PROBLEM DESCRIPTION =>
Extend the article on the 2026 Moto2 World Championship, starting after its final sentence.

EXTRACT =>
========

= 2026 Moto2 World Championship =

17th running of the Moto2 World Championship

The 2026 FIM Moto2 World Championship is the intermediate class of the 78th Fédération Internationale de Motocyclisme (FIM) Road Racing World Championship season.

== Teams and riders ==

| Team | Constructor | Motorcycle | No. | Rider | Rounds |
| ITA Blu Cru Pramac Yamaha Moto2 | Boscoscuro | B-26 | 28 | SPA Izan Guevara | 1–15 |
| 54 | SPA Alberto Ferrández | 1–15 |
| BEL Elf Marc VDS Racing Team | 44 | ESP Arón Canet | 1–15 |
| 53 | TUR Deniz Öncü | 1–15 |
| ITA SpeedRS Team | 13 | ITA Celestino Vietti | 1–15 |
| 32 | ITA Luca Lunetta | 1, 4–15 |
| 8 | ITA Dennis Foggia | 2–3 |
| CHE Klint Racing Team | Forward | F2 | 9 | SPA Jorge Navarro | 1–5 |
| 85 | SPA Xabi Zurutuza | 6–7 |
| 85 | SPA Xabi Zurutuza | 8–15 |
| 11 | SPA Álex Escrig | 1–15 |
| 24 | SPA Marcos Ramírez | 13–15 |
| SPA CFMoto Aspar Team | Kalex | Moto2 | 80 | COL David Alonso | 1–15 |
| 96 | SPA Daniel Holgado | 1–15 |
| JPN Idemitsu Honda Team Asia | 64 | IDN Mario Aji | 1–5, 11–15 |
| 22 | AUS Jacob Roulstone | 8–10 |
| 72 | JPN Taiyo Furusato | 1–15 |
| ITA Italjet Gresini Moto2 | 3 | ESP Sergio García | 1–15 |
| 21 | ESP Alonso López | 1–9, 12–15 |
| 40 | POL Milan Pawelec | 9–11 |
| ITA Italtrans Racing Team | 17 | ESP Daniel Muñoz | 1–10, 12–15 |
| 99 | SPA Adrián Huertas | 1–15 |
| DEU Liqui Moly Dynavolt Intact GP | 18 | SPA Manuel González | 1–15 |
| 81 | AUS Senna Agius | 1–15 |
| USA OnlyFans American Racing Team | 12 | CZE Filip Salač | 1–15 |
| 16 | USA Joe Roberts | 1–15 |
| ESP QJMotor – MSi | 4 | ESP Iván Ortolá | 1–15 |
| 36 | ESP Ángel Piqueras | 1–3, 8–15 |
| 24 | SPA Marcos Ramírez | 4–5 |
| 10 | SPA Unai Orradre | 6–7 |
| FIN Red Bull KTM Ajo | 95 | NED Collin Veijer | 1–15 |
| 98 | SPA José Antonio Rueda | 1–15 |
| ITA Reds Fantic Racing | 7 | BEL Barry Baltus | 1–9, 12–15 |
| 9 | SPA Jorge Navarro | 10–11 |
| 14 | ITA Tony Arbolino | 1–15 |
| NLD Momoven Idrofoglia RW Racing Team | 71 | JAP Ayumu Sasaki | 1–15 |
| 84 | NED Zonta van den Goorbergh | 1–15 |
Source:

| Key |
|---|
| Regular rider |
| Replacement rider |
| Wildcard rider |

All teams will use series-specified Pirelli tyres and Triumph 765cc 3-cylinder engines.

=== Team changes ===
- QJMotor – MSi will switch to Kalex bikes after running the Boscoscuro chassis for the previous two seasons.

=== Rider changes ===
- Luca Lunetta will make his debut in the intermediate class for SpeedRS Team after spending two seasons in Moto3 with Sic58 Squadra Corse. He will be replacing Alonso López, who will leave the team to join Italjet Gresini Racing.

========

STUDY MATERIAL =>
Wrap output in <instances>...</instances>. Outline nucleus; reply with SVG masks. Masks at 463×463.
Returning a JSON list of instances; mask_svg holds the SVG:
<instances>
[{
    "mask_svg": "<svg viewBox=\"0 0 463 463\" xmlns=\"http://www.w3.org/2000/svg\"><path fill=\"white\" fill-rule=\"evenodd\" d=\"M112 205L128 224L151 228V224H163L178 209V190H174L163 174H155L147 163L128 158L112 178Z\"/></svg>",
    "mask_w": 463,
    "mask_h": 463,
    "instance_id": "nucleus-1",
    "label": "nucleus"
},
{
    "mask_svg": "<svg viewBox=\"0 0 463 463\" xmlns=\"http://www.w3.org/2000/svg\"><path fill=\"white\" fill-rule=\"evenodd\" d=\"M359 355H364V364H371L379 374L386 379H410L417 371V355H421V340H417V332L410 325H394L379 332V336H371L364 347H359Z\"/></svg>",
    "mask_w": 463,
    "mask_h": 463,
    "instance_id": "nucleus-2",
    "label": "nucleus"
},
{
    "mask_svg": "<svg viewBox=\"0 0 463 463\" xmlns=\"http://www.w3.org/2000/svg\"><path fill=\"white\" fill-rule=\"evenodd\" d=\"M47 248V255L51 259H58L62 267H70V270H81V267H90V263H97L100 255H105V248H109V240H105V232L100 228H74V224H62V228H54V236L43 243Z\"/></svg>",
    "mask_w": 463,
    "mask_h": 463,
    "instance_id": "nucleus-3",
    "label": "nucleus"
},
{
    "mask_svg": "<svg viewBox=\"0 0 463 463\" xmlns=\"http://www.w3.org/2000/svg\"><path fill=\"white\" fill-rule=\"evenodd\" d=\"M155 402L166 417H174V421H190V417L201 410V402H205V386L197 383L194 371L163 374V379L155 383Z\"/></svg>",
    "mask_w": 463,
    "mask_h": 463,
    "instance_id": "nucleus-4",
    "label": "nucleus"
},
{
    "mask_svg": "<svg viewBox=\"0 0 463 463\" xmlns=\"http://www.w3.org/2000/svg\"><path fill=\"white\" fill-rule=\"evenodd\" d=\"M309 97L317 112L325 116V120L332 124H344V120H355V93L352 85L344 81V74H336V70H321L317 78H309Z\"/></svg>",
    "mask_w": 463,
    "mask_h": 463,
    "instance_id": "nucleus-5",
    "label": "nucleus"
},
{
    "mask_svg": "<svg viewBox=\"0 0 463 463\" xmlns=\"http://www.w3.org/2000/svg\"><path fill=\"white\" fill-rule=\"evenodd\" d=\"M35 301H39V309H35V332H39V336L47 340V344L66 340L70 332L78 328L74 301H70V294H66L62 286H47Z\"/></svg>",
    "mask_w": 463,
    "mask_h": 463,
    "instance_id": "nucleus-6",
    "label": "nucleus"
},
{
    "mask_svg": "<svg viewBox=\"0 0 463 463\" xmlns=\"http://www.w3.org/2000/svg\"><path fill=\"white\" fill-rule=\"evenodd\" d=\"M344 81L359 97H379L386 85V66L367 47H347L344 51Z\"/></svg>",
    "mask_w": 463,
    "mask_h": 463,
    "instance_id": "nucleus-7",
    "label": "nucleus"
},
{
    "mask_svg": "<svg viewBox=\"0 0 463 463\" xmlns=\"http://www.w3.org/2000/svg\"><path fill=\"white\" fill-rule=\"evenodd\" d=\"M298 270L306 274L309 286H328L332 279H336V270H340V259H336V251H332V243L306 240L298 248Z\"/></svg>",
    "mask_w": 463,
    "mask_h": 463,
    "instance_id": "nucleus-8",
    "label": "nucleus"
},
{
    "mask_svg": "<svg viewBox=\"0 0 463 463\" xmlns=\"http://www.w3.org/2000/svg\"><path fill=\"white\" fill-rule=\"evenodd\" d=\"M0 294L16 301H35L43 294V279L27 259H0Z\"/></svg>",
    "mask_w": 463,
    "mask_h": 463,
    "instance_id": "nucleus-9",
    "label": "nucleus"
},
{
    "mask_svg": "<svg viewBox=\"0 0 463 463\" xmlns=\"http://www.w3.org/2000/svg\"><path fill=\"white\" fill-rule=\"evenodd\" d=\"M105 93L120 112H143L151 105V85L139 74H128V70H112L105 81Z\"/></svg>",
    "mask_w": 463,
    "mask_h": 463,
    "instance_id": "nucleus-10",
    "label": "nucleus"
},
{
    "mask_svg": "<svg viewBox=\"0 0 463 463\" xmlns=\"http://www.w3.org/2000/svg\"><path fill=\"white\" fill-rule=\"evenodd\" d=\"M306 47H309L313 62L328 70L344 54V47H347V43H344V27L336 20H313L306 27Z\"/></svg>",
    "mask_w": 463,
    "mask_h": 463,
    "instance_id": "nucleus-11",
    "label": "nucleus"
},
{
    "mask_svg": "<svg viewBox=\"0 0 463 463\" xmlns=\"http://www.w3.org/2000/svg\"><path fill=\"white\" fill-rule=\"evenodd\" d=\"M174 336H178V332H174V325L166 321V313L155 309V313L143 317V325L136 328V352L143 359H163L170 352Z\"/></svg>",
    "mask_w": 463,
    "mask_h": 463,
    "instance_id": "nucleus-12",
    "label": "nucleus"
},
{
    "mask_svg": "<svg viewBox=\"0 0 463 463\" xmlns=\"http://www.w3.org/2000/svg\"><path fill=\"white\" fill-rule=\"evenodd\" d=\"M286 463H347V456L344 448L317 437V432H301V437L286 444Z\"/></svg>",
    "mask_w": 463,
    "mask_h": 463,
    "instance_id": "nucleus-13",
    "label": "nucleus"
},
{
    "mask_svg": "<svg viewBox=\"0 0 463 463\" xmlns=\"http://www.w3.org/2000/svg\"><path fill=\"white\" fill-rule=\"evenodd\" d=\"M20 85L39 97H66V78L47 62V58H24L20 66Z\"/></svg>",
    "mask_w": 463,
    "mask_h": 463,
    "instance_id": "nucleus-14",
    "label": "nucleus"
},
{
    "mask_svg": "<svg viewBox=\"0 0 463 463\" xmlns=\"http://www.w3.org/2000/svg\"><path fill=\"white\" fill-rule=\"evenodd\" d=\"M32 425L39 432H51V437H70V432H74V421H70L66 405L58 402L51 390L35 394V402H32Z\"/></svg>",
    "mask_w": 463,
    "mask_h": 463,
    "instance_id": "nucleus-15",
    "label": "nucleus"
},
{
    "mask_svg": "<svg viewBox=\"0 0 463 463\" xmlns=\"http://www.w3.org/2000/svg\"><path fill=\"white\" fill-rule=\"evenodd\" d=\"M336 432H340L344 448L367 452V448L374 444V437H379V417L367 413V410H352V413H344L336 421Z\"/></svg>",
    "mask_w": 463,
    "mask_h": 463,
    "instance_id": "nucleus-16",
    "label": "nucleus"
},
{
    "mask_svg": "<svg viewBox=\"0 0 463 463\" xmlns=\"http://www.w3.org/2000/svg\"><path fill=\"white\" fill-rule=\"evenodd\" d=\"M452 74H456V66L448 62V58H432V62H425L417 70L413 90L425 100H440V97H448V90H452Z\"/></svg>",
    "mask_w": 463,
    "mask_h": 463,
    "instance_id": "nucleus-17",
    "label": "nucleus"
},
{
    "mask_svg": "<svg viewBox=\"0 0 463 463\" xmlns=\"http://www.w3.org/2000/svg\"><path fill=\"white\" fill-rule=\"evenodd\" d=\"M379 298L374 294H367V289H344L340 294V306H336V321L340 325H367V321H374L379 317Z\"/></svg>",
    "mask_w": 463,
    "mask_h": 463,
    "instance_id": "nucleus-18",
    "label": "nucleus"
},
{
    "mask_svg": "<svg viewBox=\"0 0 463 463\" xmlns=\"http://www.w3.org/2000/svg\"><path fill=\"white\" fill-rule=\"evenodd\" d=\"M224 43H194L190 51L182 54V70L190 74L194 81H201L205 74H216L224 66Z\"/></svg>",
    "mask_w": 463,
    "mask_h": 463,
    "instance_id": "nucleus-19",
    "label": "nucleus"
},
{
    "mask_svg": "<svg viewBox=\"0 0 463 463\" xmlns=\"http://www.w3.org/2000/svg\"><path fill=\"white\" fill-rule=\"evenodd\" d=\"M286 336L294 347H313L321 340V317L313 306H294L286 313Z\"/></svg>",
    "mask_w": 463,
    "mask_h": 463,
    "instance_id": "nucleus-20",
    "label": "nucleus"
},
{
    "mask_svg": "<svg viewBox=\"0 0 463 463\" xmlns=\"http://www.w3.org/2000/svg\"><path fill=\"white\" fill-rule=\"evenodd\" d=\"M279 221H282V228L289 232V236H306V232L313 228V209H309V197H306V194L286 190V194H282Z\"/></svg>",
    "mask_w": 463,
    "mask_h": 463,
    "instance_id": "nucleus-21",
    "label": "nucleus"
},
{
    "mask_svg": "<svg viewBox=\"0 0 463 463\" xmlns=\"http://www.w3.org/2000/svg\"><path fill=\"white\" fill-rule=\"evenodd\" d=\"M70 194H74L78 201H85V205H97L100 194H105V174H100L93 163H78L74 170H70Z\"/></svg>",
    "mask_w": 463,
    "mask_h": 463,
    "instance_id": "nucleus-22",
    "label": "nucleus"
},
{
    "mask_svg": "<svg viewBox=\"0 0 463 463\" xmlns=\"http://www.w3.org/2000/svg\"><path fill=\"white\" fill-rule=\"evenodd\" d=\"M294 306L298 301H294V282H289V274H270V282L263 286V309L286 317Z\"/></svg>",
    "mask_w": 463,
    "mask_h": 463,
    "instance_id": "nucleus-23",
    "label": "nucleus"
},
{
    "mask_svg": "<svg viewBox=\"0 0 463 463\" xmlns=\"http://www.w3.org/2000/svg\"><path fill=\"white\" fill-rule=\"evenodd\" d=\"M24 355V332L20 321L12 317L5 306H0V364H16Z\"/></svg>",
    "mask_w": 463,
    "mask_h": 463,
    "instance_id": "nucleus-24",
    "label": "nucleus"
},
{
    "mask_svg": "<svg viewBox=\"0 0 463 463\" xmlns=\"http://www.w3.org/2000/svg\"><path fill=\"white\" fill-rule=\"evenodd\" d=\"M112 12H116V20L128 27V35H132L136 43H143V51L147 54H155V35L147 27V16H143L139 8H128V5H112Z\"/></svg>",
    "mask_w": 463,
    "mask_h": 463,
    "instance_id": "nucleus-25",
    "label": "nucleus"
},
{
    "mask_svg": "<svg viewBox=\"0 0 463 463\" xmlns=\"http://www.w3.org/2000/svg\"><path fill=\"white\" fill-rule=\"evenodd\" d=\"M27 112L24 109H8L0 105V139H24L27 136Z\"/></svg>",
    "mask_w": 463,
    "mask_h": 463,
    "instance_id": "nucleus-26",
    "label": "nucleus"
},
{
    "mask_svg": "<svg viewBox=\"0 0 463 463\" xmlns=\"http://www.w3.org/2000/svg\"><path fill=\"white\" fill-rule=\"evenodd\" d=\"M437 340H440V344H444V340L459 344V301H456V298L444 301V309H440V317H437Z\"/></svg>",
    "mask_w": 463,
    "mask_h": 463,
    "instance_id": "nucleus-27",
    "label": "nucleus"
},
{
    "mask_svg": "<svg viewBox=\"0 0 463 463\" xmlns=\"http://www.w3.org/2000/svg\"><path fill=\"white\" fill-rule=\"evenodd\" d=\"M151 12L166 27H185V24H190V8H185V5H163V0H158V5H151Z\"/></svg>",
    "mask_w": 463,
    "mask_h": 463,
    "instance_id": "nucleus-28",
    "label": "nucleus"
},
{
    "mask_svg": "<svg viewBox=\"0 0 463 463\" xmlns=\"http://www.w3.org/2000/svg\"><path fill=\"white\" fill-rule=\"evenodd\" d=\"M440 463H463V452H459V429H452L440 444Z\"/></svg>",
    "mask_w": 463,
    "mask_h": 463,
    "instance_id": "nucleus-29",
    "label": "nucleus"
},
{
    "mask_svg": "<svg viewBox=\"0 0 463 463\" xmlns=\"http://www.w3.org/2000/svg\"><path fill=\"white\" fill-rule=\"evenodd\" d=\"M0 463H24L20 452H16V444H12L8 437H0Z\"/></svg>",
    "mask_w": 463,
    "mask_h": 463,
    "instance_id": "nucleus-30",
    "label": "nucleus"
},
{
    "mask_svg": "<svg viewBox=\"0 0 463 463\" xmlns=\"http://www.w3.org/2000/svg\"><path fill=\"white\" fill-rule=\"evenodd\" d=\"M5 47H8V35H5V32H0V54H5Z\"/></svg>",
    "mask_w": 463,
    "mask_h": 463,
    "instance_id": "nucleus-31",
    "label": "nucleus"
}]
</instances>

========

EXERCISE ANSWER =>
- Ángel Piqueras will be promoted to the Moto2 outfit of the MSi team, joining Iván Ortolá as his new teammate.
- Daniel Muñoz, who was appointed as a replacement rider for the injured Deniz Öncü for the second half of the 2025 season, will make his full-time debut in the intermediate class by joining the Italtrans Racing Team. He will replace Diogo Moreira who will be stepping up to the MotoGP class, riding for LCR Honda.
- Italjet Gresini Racing will be fielding an all-new line up as Darryn Binder and Albert Arenas will leave the team. Both riders will be replaced by Sergio García and Alonso López. López will be moving from SpeedRS Team, whilst García will make his full-time comeback in Moto2 after being prematurely dismissed in 2025 from the MSi team due to poor results.
- Elf Marc VDS Racing Team will be fielding an all-new line up as Arón Canet and Deniz Öncü will be joining the team from Fantic Racing and Red Bull KTM Ajo, respectively. Both will replace Filip Salač and Jake Dixon. While Salac will join American Racing, Dixon will permanently leave the class to join Honda on a multi-year deal from the 2026 Superbike World Championship season onwards.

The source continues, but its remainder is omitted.